2. Tool-Evaluation und Auswahl
Die bisherige Lösung Cookiebot wurde kritisch geprüft – sowohl aus Privacy- als auch aus Performance-Sicht. Die Entscheidung fiel auf die Vollversion von Usercentrics, da das Tool flexibel anpassbar, rechtssicher und technisch anschlussfähig ist.
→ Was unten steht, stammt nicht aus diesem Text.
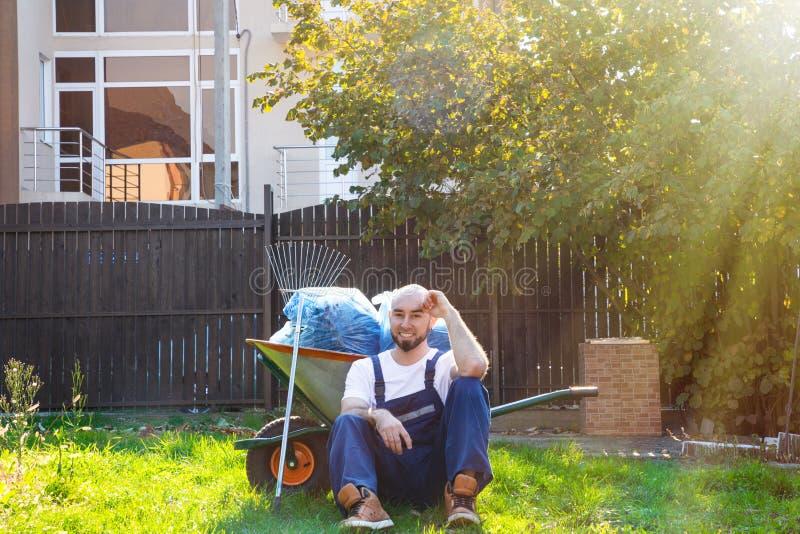 Der Gärtner sitzt auf dem Gras, das auf einem Wagen mit Werkzeugen sich lehnt Die Strahlen der Sonne von der rechten Seite stockbild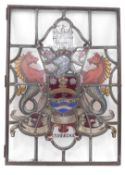 A stained glass window panel, bearing the Coat of Arms of The City of Cambridge, 86cm high, 62cm
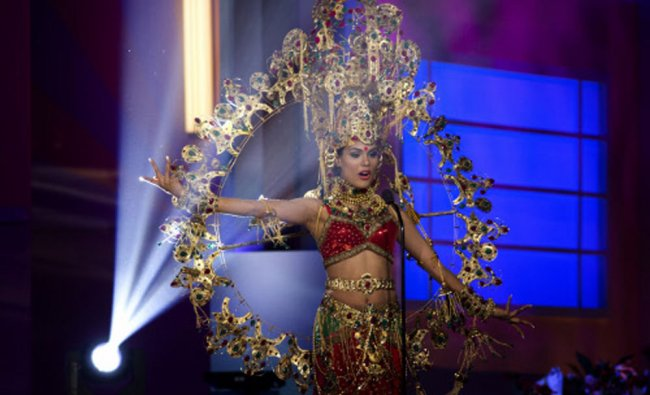 Miss India, Noyonita Lodh, poses for the judges, during the national costume show during...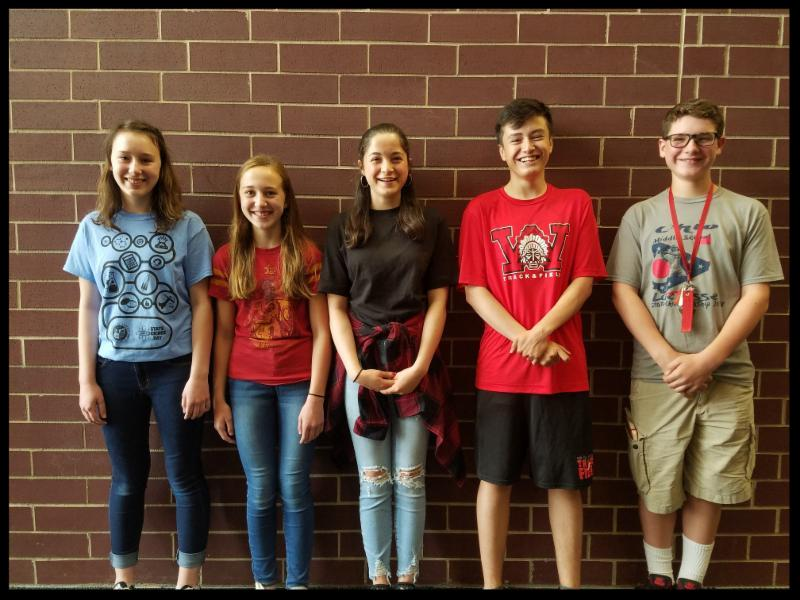Five students stand in a row against a wall. They are looking at the camera and smiling.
Ein weiteres Plus: Die Möglichkeit zur regional differenzierten Steuerung (CH, EU, International), was für Energie 360° besonders wichtig war.
3. Stakeholder-orientierte Projektstruktur
Die Umsetzung erfolgte entlang klar definierter Arbeitspakete: Die Mediaagentur entwickelte die Anforderungen für die Kampagnen-Attribution, die Legal-Abteilung stellte die juristische Prüfung sicher, UX sorgte für ein nutzerfreundliches Interface, das Communications Team lieferte verständliche Texte, während IT und Analytics die technische Integration und das Tracking verantworteten.
4. Technische Implementierung und Testing
Die technische Umsetzung wurde in enger Zusammenarbeit mit den Fachbereichen geplant und schrittweise realisiert – inklusive Troubleshooting, Testing und iterativer Feinjustierung im laufenden Betrieb. Die Implementierung fand auf der Hauptseite und 3 Microsites statt.
5. Monitoring und Optimierung
Nach der Implementierung folgte ein engmaschiges Monitoring, um einerseits Qualitätssicherung zu betreiben und andererseits die User-Interaktionen zu analysieren, damit die Ausspielung konstant erfolgte. Die Analyse geschah mit Hilfe der detaillierten Usercentrics Analytics Insights.
Der vollständige Rollout erfolgte pünktlich nach rund drei Monaten.
Wirkung
Die Einführung des neuen Consent Managements brachte konkrete und messbare Verbesserungen – sowohl technisch als auch wirtschaftlich:
- +40 % mehr valide Daten – ein deutlich breiteres Fundament für Analysen, Kampagnenoptimierung und Zielgruppenansprache
- Signifikante Verbesserung der Click-to-Session-Rate, was eine verlässlichere Attribution und datenbasierte Kampagnensteuerung ermöglicht
- Klare Kostenersparnis im digitalen Marketing, da Budgets gezielter eingesetzt und Streuverluste reduziert werden konnten
- Stärkere interne Akzeptanz: Consent Management wird heute als strategischer Hebel für Content-Performance verstanden – nicht als reine Pflicht.